Studio Cnt, con variante genetica Covid più rischi infezione
Studio Cnt, con variante genetica Covid più rischi infezione

Nei pazienti trapiantati e immunosoppressi e in quelli in attesa di trapianto per grave insufficienza d’organo il rischio di infezione è circa 4 volte superiore rispetto al resto della popolazione. 

Scoperta una correlazione tra la presenza di una variante genetica e una maggior predisposizione sia all’infezione da Sars-CoV-2 che a una sua evoluzione clinica negativa. E' quanto ha stabilito un studio, pubblicato su 'Transplantation', realizzato dal Centro nazionale trapianti (Cnt) e dalla Rete trapianti del Servizio. Secondo lo studio poi nei pazienti trapiantati e immunosoppressi e in quelli in attesa di trapianto per grave insufficienza d’organo il rischio di infezione è circa 4 volte superiore rispetto al resto della popolazione.

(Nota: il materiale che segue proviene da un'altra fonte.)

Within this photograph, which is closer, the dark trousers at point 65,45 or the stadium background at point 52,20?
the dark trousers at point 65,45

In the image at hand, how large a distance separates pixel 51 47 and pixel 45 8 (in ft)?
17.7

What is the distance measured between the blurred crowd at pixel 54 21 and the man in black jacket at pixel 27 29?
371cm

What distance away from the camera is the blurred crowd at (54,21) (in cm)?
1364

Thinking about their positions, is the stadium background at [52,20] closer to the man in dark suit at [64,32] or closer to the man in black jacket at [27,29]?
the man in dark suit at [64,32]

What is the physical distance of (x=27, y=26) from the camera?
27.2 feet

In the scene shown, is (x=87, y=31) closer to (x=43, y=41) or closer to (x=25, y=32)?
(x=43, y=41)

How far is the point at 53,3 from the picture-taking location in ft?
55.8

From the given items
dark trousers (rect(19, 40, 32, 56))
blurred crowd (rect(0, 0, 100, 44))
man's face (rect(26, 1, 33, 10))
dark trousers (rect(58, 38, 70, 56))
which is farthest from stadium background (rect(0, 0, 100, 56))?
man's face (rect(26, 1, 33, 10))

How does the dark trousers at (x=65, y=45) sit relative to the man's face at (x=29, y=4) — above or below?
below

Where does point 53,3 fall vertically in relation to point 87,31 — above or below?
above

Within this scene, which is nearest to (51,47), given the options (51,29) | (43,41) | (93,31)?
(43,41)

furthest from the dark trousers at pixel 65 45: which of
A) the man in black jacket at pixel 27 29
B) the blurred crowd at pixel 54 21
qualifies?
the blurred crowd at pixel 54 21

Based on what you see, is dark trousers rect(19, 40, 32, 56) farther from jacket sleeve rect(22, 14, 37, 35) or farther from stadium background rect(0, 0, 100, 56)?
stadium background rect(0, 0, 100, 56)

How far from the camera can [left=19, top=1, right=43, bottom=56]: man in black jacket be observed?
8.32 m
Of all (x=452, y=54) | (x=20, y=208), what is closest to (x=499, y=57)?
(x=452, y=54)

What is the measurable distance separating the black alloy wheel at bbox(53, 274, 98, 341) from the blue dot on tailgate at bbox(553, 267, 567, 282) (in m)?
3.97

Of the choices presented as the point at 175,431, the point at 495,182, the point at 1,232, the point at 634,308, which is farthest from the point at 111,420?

Lo studio ha acquisito i dati sui pazienti positivi al coronavirus presenti al 22 marzo 2020 nel registro di sorveglianza epidemiologica del Dipartimento malattie infettive dell’Istituto superiore di sanità, e li ha incrociati con i dati del Sistema informativo trapianti sul profilo genetico di ben 56.304 persone: i quasi 48mila pazienti con un trapianto d’organo funzionante realizzato in Italia dal 2002 a oggi e le oltre 8mila persone in lista d’attesa per un organo. Il match ha permesso di isolare, all’interno dell’intera popolazione italiana dei trapiantati e dei pazienti da trapiantare, 256 casi Covid-positivi e di analizzare nel dettaglio il possibile ruolo giocato nell’infezione da alcune caratteristiche del sistema immunitario come gli antigeni HLA e il gruppo sanguigno, informazioni abitualmente mappate nell’attività clinica trapiantologica.

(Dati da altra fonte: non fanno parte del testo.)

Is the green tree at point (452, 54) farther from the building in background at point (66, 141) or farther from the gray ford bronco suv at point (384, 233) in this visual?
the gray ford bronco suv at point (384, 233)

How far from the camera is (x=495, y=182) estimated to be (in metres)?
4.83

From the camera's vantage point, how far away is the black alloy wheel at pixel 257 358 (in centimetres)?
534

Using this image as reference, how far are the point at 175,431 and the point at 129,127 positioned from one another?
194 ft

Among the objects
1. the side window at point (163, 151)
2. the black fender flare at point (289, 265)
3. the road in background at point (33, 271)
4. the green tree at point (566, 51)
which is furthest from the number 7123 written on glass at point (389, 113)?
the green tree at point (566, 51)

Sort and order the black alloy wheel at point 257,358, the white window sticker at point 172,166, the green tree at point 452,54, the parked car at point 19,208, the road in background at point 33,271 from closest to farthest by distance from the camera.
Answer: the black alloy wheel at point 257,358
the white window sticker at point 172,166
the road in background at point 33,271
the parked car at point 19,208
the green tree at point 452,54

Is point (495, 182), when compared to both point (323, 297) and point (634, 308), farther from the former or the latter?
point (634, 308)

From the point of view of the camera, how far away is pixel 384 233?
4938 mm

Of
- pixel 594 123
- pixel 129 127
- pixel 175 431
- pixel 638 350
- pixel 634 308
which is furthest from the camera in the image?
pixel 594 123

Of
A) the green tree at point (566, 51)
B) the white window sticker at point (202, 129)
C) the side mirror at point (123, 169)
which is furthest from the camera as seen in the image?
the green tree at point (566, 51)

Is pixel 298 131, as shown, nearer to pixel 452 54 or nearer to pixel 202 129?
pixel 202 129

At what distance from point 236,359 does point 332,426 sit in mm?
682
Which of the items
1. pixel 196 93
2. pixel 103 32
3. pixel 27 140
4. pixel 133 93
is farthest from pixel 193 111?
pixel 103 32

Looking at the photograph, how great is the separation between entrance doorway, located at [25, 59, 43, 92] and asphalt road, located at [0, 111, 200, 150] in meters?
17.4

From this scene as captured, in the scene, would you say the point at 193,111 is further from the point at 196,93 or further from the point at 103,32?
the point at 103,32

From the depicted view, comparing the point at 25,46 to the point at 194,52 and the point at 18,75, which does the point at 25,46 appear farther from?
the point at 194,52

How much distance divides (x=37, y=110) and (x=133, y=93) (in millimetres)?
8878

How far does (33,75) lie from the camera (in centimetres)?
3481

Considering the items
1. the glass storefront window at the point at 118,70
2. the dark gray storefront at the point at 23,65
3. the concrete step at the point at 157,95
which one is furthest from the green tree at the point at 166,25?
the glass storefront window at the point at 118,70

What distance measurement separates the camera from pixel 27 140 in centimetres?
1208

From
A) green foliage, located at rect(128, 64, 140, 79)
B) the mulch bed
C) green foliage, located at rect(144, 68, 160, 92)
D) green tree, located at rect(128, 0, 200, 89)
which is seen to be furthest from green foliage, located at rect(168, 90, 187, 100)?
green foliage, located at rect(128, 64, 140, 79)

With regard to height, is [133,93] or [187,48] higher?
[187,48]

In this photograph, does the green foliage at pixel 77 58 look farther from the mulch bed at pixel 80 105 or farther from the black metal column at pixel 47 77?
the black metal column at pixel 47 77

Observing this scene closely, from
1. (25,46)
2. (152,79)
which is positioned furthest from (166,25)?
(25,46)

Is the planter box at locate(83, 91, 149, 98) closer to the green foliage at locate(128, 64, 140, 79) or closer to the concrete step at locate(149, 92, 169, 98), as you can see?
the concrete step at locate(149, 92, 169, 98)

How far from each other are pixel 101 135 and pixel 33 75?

I risultati hanno evidenziato per la prima volta che la presenza della "variante Hla-DRB1 08 nei soggetti analizzati è più frequentemente associata sia ai casi di positività, con un’incidenza all’incirca doppia, sia ai decessi per Covid-19, con una probabilità tre volte maggiore". Lo studio dunque suggerisce "come questa particolare variazione genetica, presente nel 6% della popolazione italiana e maggiormente frequente nelle regioni del Nord Italia (9%) rispetto a quelle del Sud (3%), svolgerebbe meno bene di altre varianti Hla il ruolo di attivazione del sistema immunitario nel riconoscimento del coronavirus".

Dalla ricerca arriva anche un’ulteriore conferma che i soggetti con gruppo sanguigno 'A' presentano un rischio di infezione lievemente maggiore rispetto alle persone con gruppo '0', i quali sembrano invece maggiormente protetti dal virus. Questo dato è già stato evidenziato dai risultati di altri lavori effettuati su popolazioni diverse.

"Questa ricerca può avere importanti implicazioni nell’identificazione di soggetti a maggior rischio di complicanze, perché geneticamente sono in possesso di armi immunologiche meno efficaci per difendersi dal virus - sostiene Antonio Amoroso, medico genetista dell’Università di Torino, coordinatore regionale per i trapianti del Piemonte e primo autore dello studio - Le indicazioni possono essere utili sia per il controllo della diffusione della malattia e la gestione della sua prognosi, sia per le strategie di pianificazione delle vaccinazioni, quando queste saranno disponibili”.

"Il nostro studio aggiunge un tassello significativo a quanto è stato già dimostrato circa i fattori che incidono sulla gravità delle manifestazioni cliniche del Covid-19, come età avanzata, sesso maschile e comorbilità - commenta Massimo Cardillo, direttore del Centro nazionale trapianti - L’enorme mole di dati analizzati, sebbene in via preliminare, rende l’ipotesi sulle varianti Hla abbastanza valida, e di questo va dato atto all’intera rete italiana dei coordinamenti, dei centri di trapianto e di tipizzazione Hla, che ha permesso con il proprio lavoro il raggiungimento di questo risultato e che sta offrendo, non solo in campo clinico ma anche nella ricerca scientifica, il proprio contributo alla lotta globale contro la pandemia".